- _What you will do_: Your answer should hold the data exactly as given, minus any picture.

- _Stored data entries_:
╔══

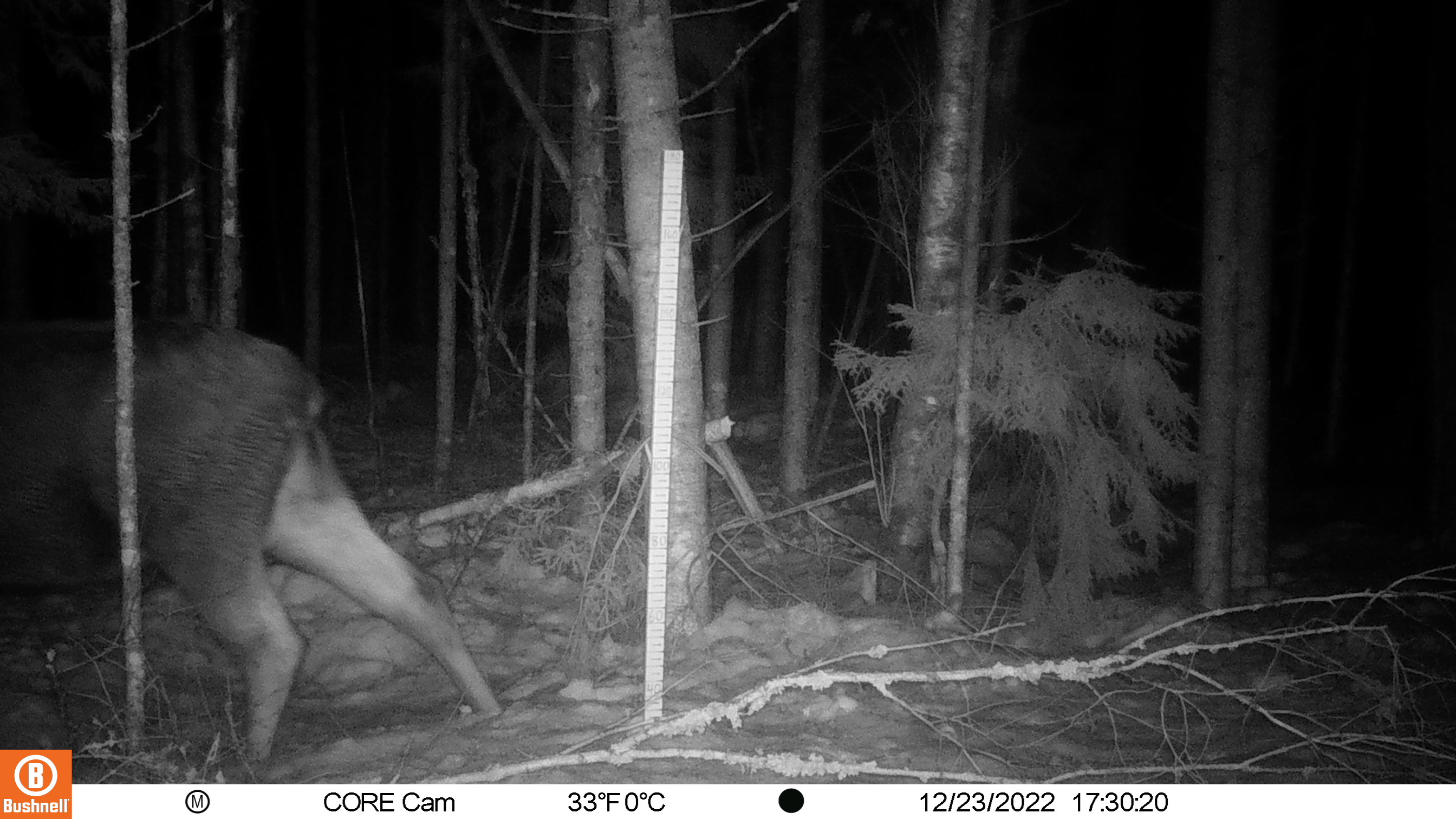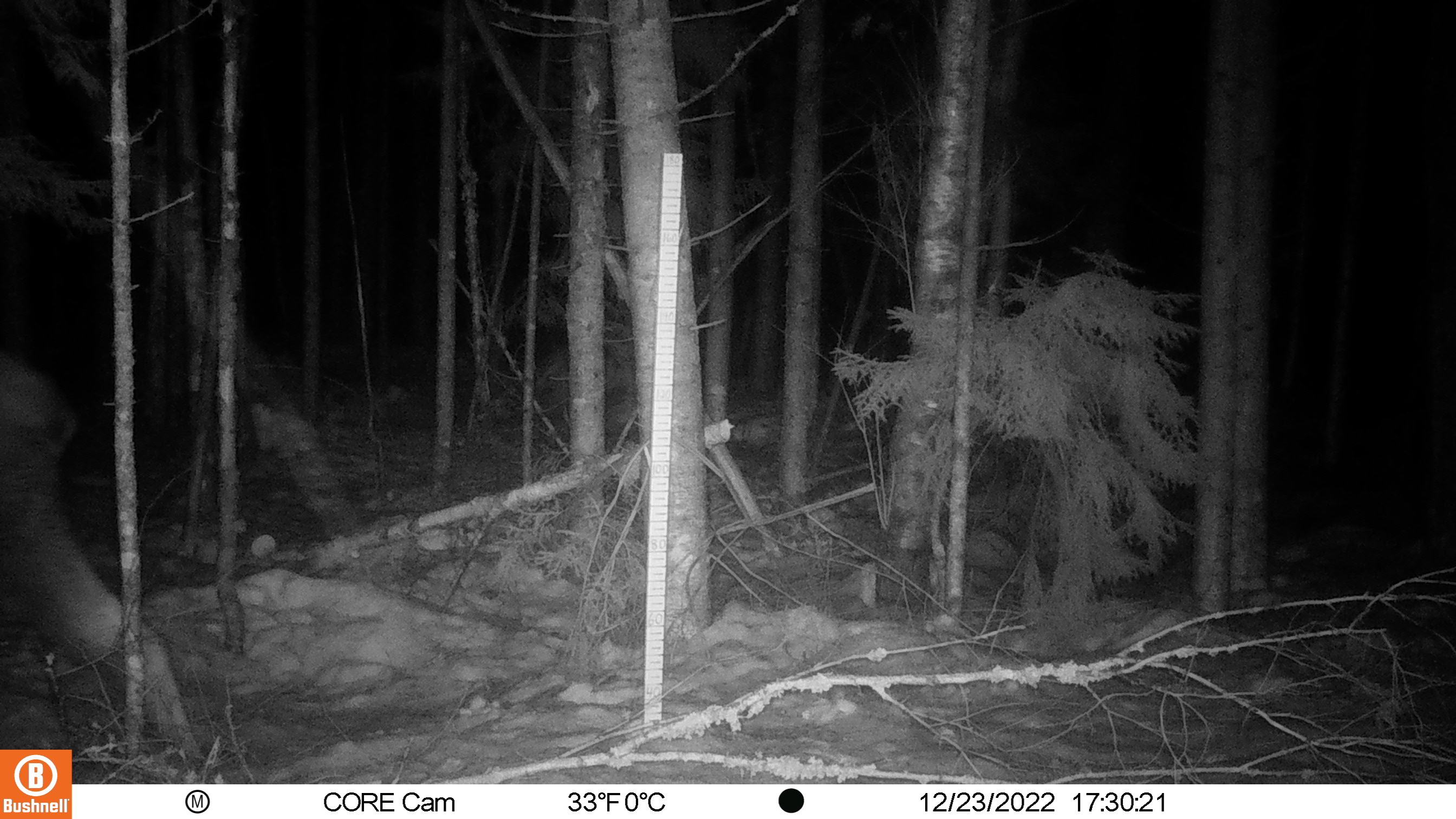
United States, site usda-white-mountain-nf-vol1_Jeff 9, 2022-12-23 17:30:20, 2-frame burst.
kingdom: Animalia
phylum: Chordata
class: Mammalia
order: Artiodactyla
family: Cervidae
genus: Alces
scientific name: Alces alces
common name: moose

╚══

- _Worked solution_:
United States, site usda-white-mountain-nf-vol1_Jeff 9, 2022-12-23 17:30:20, 2-frame burst.
kingdom: Animalia
phylum: Chordata
class: Mammalia
order: Artiodactyla
family: Cervidae
genus: Alces
scientific name: Alces alces
common name: moose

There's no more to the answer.